• [ASSIGNMENT]:
Render every one of the entries below as a Markdown table with two columns, Row for a running number and Text for the line itself, omitting any blank lines. Leave the pictures out of the table.
-- Opening Marker --
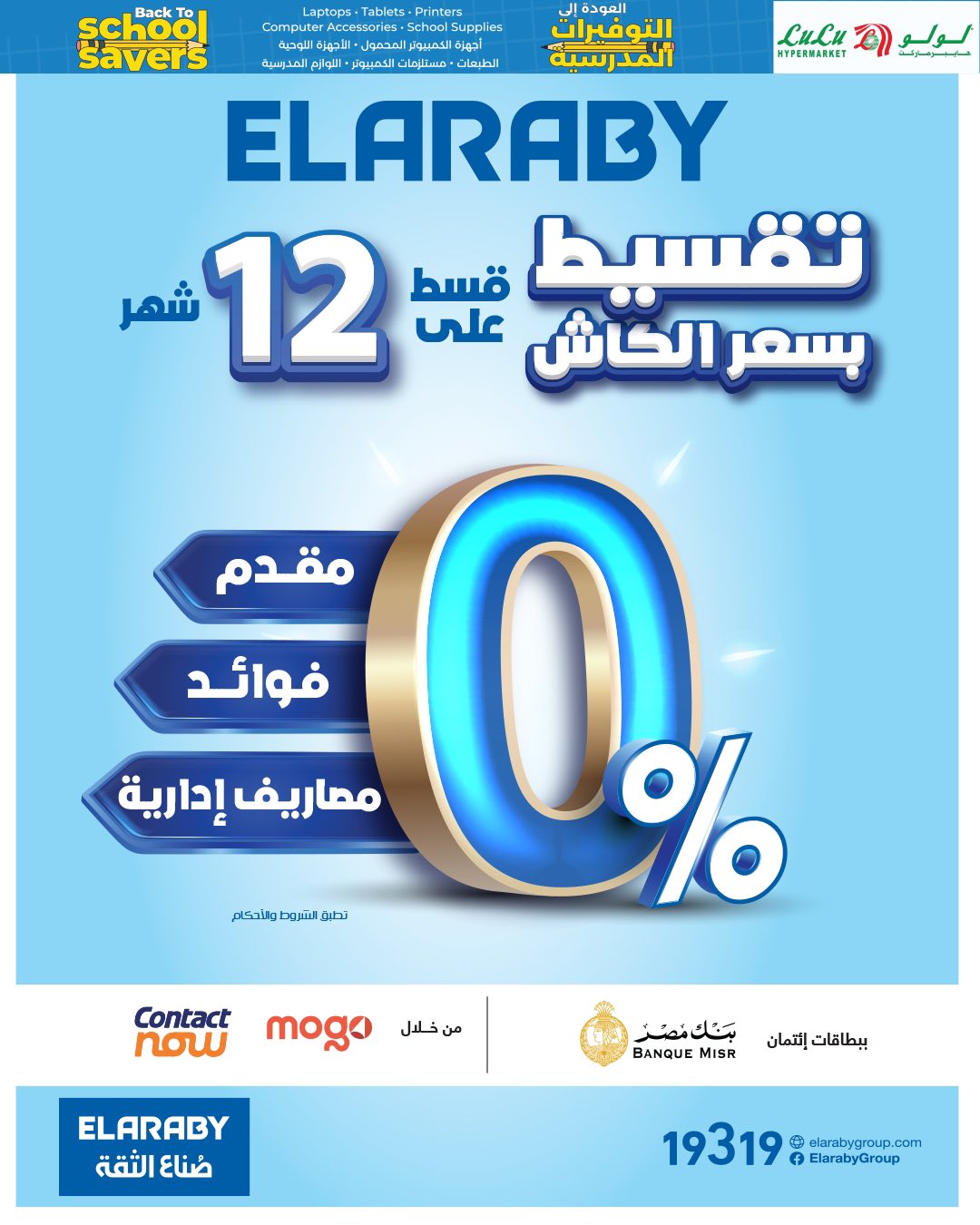 lulu-hypermarket offers from 6aug to 1aug 2025 عروض لولو هايبر ماركت من 6 أغسطس حتى 1 أغسطس 2025 صفحة رقم 1
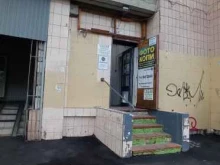 парикмахерская Точка в Санкт-Петербурге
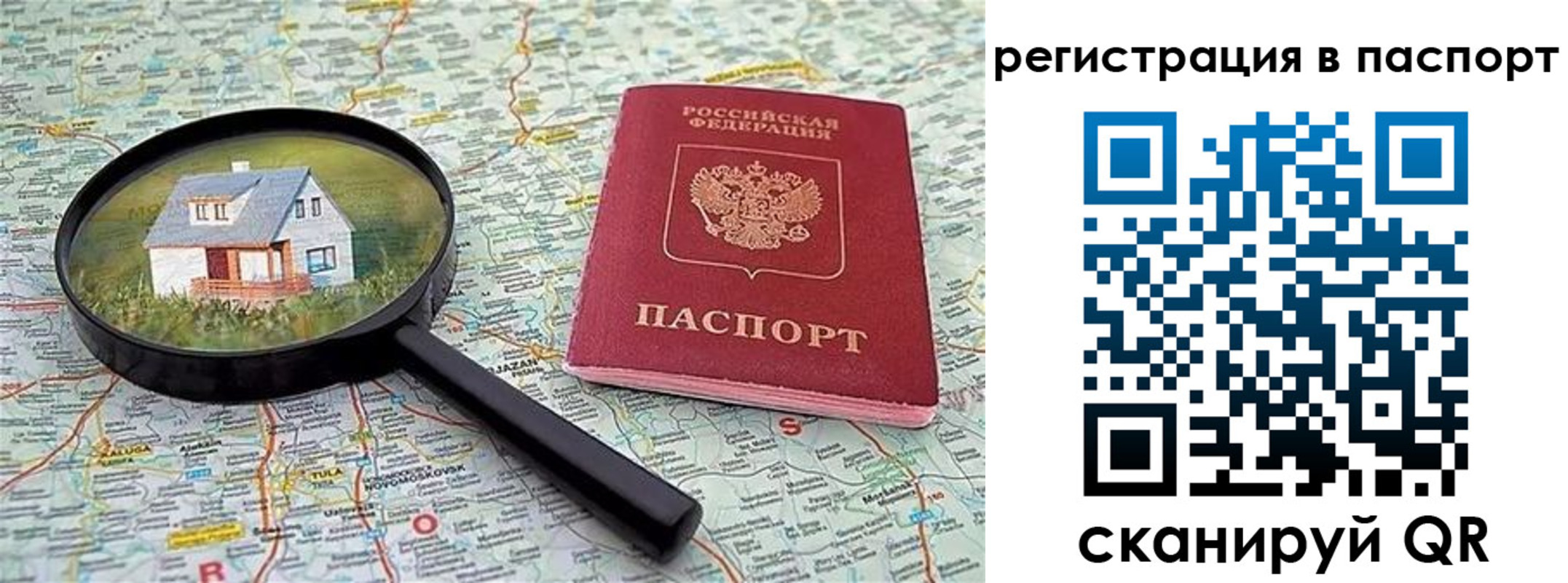 регистрация в Колпашево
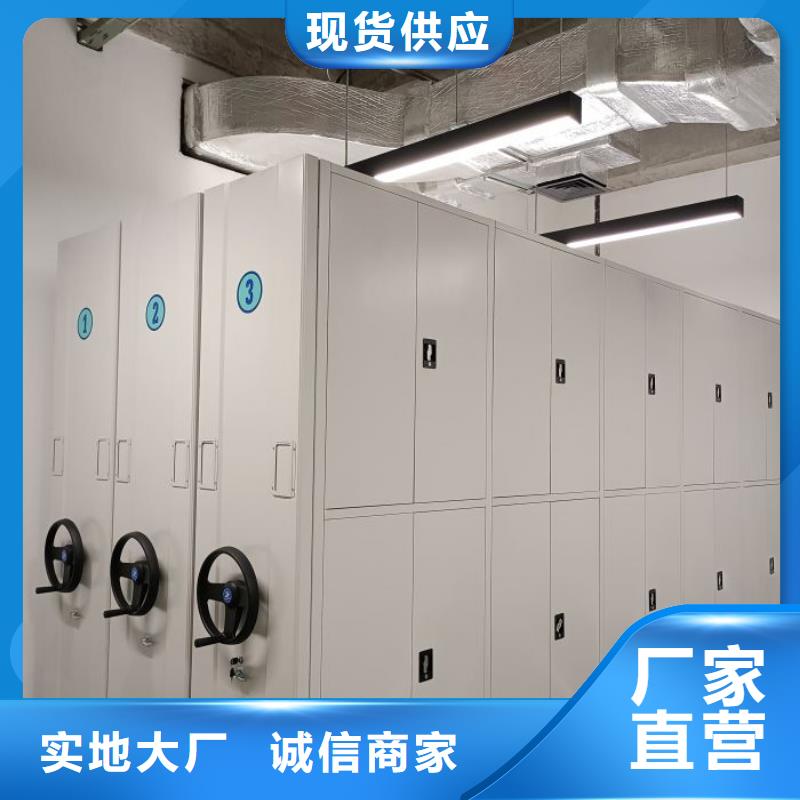 現貨供應訂購電話【鑫康】樣品密集架本地供應商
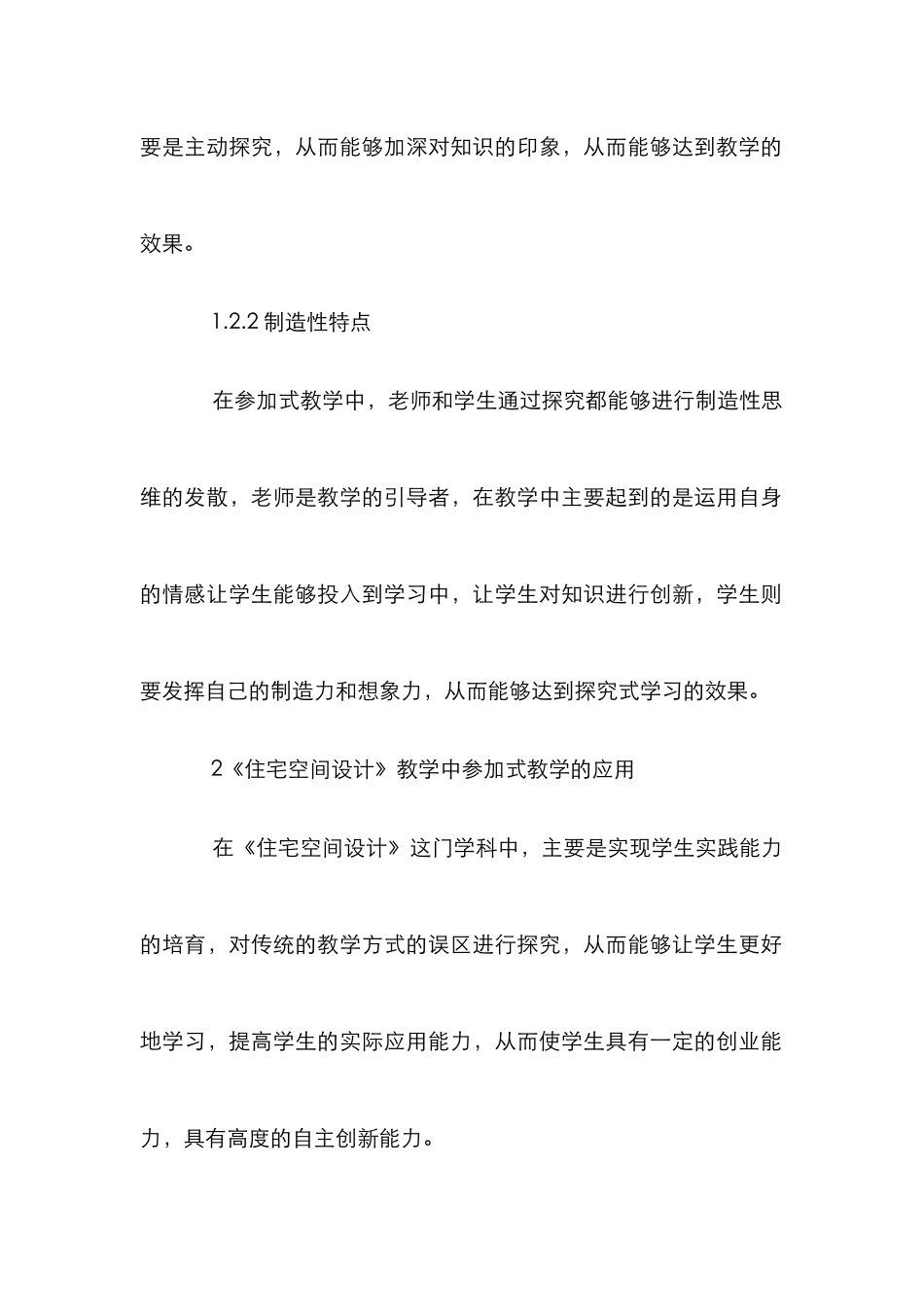 《住宅空间设计》课程教学探索_第3页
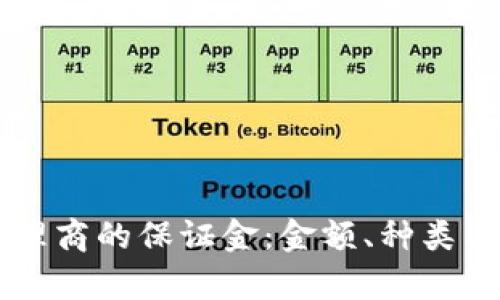 虚拟币代理商的保证金：金额、种类与风险解析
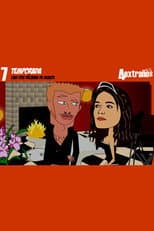Season 7 poster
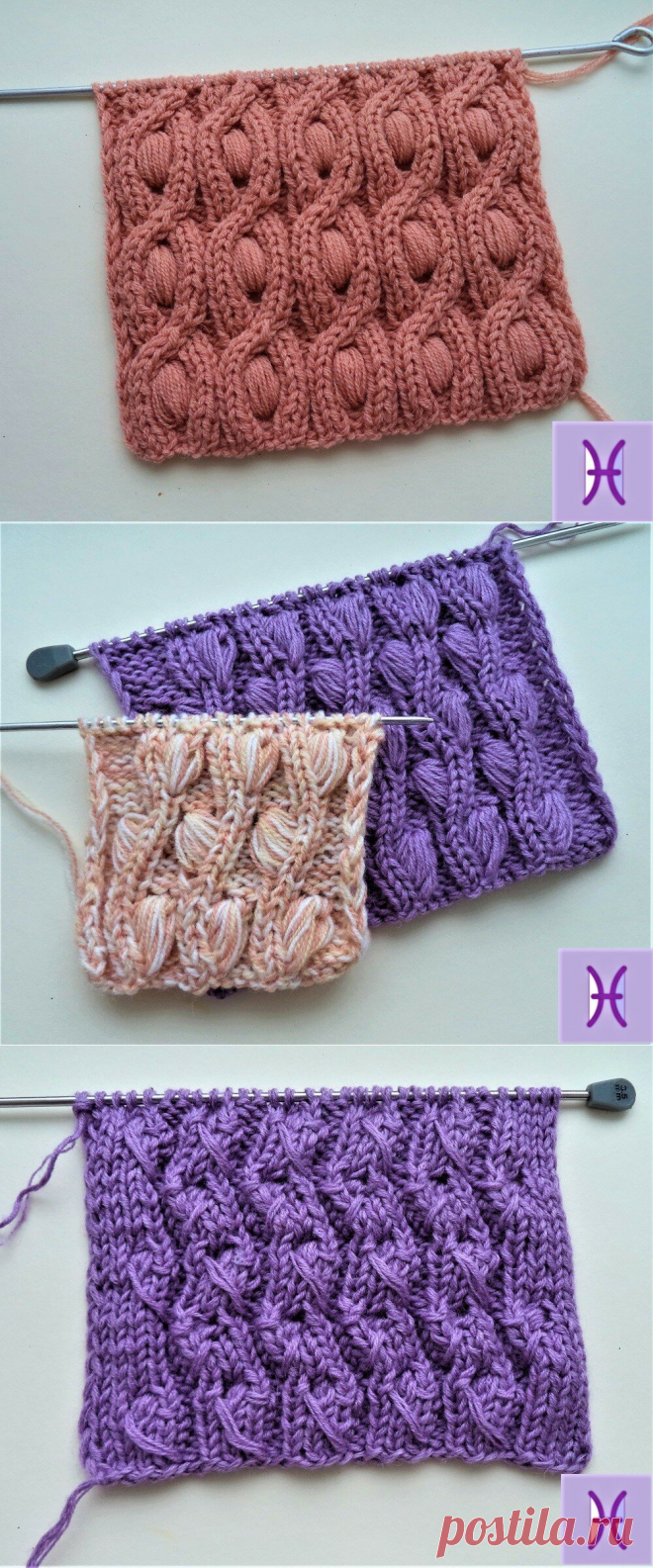 Шикарные объемные узоры с подробным описанием и схемами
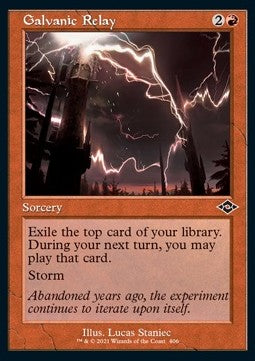 Galvanic Relay (V.1)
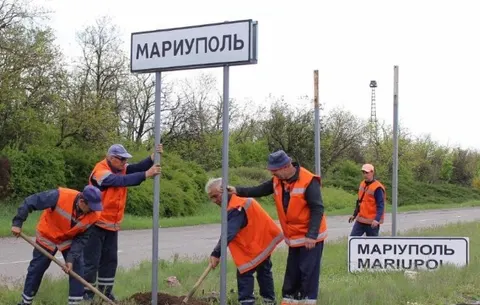 У Маріуполі окупанти повертають радянські назви вулиць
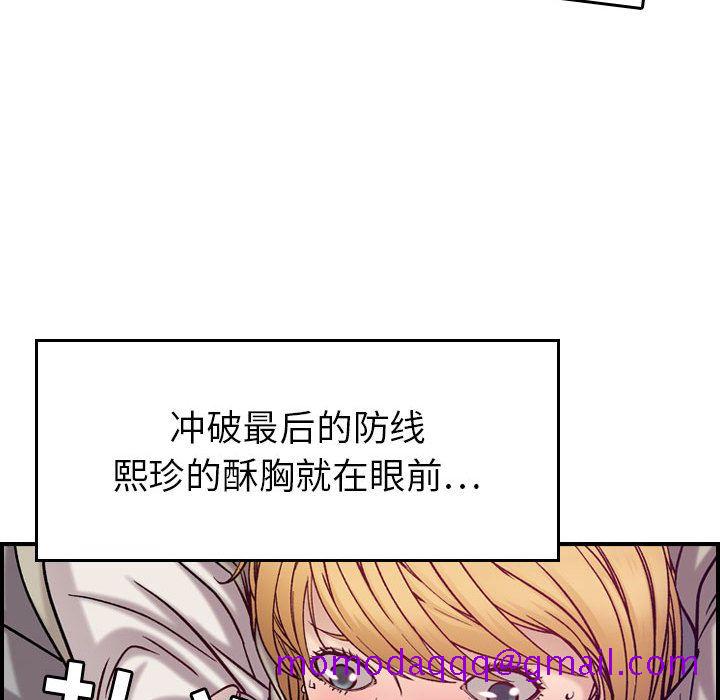 《燃烧》漫画最新章节燃烧-第 7 章免费下拉式在线观看章节第【46】张图片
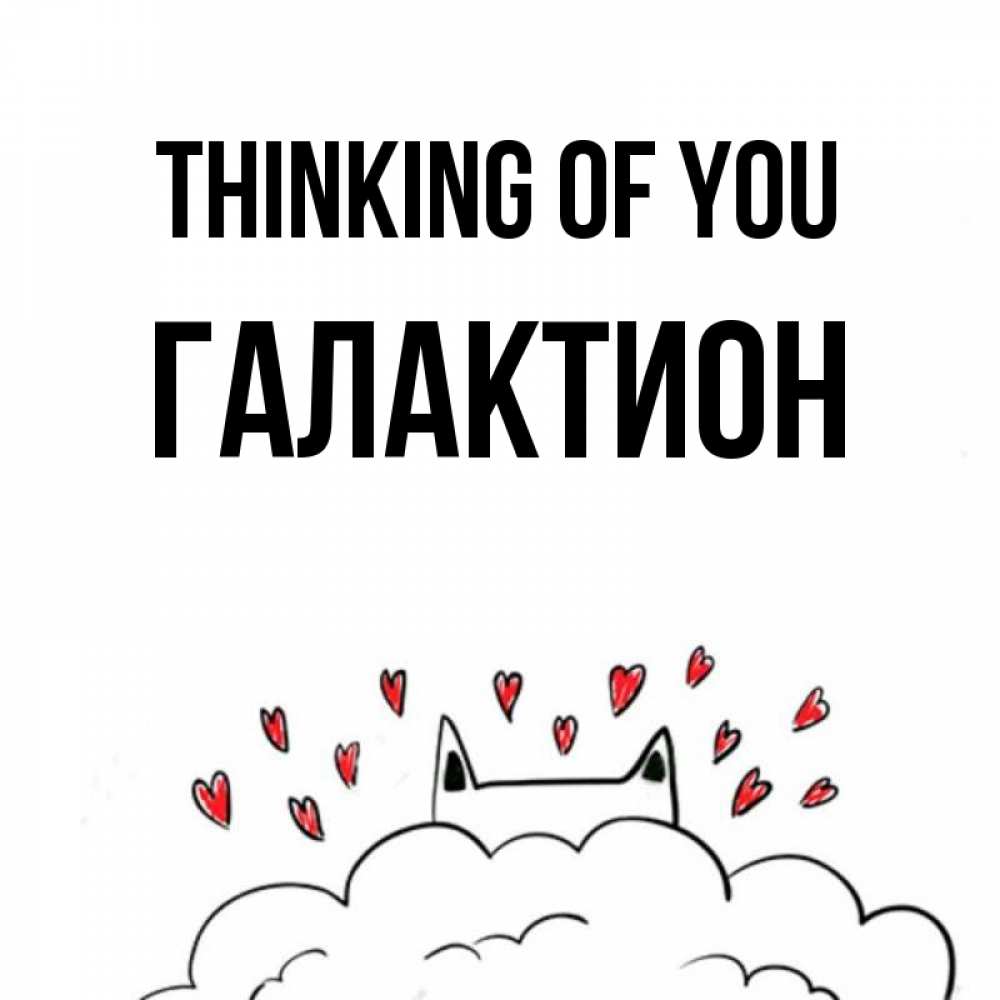 Greetings card с именем, Галактион Thinking of you кот за облаком Greetings with text for free download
-- Closing Marker --
• [RESULT OF THIS EXERCISE]:
| Row | Text |
|---|---|
| 1 |  lulu-hypermarket offers from 6aug to 1aug 2025 عروض لولو هايبر ماركت من 6 أغسطس حتى 1 أغسطس 2025 صفحة رقم 1 |
| 2 |  парикмахерская Точка в Санкт-Петербурге |
| 3 |  регистрация в Колпашево |
| 4 |  現貨供應訂購電話【鑫康】樣品密集架本地供應商 |
| 5 |  《住宅空间设计》课程教学探索_第3页 |
| 6 |  虚拟币代理商的保证金：金额、种类与风险解析 |
| 7 | Season 7 poster |
| 8 |  Шикарные объемные узоры с подробным описанием и схемами |
| 9 |  Galvanic Relay (V.1) |
| 10 |  У Маріуполі окупанти повертають радянські назви вулиць |
| 11 |  《燃烧》漫画最新章节燃烧-第 7 章免费下拉式在线观看章节第【46】张图片 |
| 12 |  Greetings card с именем, Галактион Thinking of you кот за облаком Greetings with text for free download |